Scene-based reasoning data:
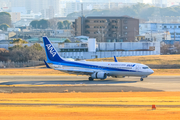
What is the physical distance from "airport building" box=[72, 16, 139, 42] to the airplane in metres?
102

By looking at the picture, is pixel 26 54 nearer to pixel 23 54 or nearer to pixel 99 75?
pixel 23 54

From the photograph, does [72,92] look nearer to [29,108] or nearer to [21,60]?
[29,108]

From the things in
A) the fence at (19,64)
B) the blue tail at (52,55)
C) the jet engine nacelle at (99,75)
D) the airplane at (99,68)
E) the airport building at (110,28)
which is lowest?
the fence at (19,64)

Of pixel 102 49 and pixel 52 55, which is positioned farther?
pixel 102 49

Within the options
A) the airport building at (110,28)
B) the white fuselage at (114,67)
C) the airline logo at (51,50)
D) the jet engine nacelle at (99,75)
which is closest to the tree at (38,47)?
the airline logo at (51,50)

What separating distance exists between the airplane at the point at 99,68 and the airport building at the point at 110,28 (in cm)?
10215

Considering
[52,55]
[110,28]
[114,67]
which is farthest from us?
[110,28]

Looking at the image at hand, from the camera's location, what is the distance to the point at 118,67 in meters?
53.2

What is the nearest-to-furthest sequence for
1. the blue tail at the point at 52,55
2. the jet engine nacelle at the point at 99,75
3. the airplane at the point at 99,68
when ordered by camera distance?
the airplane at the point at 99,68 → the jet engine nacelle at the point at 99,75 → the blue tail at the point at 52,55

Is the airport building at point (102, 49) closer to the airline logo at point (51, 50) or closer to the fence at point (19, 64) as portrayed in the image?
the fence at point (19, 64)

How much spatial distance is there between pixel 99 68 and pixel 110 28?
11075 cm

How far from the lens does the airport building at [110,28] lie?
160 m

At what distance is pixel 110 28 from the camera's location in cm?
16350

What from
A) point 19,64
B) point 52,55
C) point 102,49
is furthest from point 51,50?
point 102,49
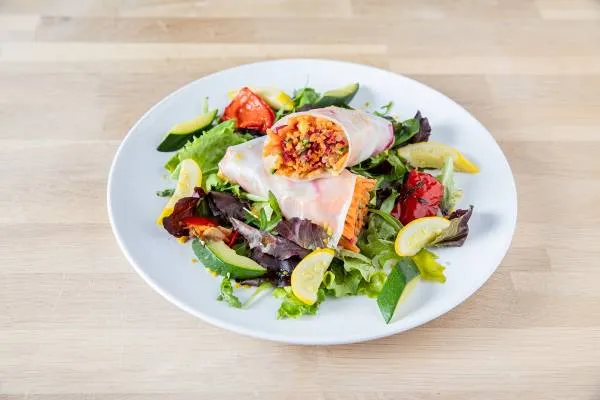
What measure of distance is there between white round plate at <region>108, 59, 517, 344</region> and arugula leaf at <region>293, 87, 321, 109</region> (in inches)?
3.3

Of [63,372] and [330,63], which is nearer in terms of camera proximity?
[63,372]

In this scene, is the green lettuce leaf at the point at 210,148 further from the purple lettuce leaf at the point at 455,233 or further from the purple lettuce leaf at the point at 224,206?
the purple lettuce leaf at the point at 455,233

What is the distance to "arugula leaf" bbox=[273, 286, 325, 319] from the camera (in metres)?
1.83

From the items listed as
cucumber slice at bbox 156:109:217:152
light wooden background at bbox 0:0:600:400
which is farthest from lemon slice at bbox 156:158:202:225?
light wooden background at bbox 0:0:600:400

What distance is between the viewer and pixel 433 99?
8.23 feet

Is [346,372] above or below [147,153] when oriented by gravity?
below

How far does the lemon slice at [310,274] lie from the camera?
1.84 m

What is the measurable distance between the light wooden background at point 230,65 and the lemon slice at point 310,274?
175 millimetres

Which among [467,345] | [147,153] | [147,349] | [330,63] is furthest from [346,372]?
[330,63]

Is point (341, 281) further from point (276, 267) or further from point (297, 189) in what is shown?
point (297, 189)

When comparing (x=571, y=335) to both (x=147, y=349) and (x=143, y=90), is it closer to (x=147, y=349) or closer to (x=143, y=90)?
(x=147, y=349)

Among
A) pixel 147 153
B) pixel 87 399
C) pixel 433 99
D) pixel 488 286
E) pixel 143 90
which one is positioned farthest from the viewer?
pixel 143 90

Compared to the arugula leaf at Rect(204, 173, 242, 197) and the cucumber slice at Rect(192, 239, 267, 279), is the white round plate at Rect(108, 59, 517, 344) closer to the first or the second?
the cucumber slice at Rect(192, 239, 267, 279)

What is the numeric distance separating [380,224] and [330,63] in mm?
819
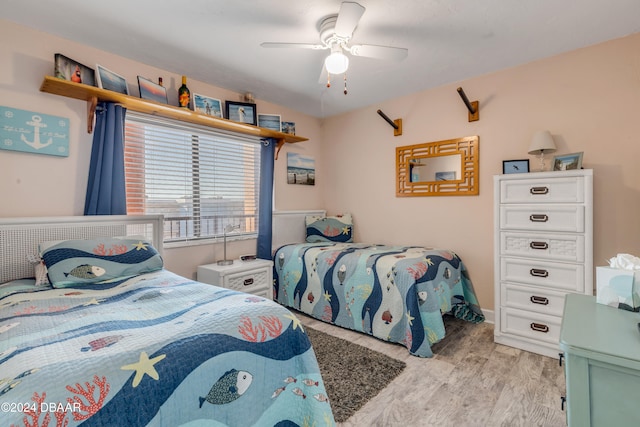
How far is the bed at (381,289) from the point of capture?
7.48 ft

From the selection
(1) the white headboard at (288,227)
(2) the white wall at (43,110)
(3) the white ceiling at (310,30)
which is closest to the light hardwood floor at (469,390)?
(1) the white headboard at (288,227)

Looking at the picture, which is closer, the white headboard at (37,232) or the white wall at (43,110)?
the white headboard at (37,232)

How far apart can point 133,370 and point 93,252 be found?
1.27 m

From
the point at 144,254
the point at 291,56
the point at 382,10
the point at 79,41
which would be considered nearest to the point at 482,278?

Task:
Rewrite the data from the line with "From the selection" up to and including the last line of the data, renaming "white wall" to "pale wall" and leaving everything else unchanged.

Written response:
From the selection
(1) the white headboard at (288,227)
(2) the pale wall at (43,110)
(3) the white ceiling at (310,30)
which is closest to the light hardwood floor at (469,390)?
(1) the white headboard at (288,227)

Looking at the picture, which is closer, the white headboard at (37,232) or the pale wall at (43,110)?
the white headboard at (37,232)

How far apart can point 133,370 and point 93,252 be found?
1.27 m

From
the point at 144,254
the point at 291,56
the point at 382,10
the point at 79,41
which would be considered nearest to the point at 482,278?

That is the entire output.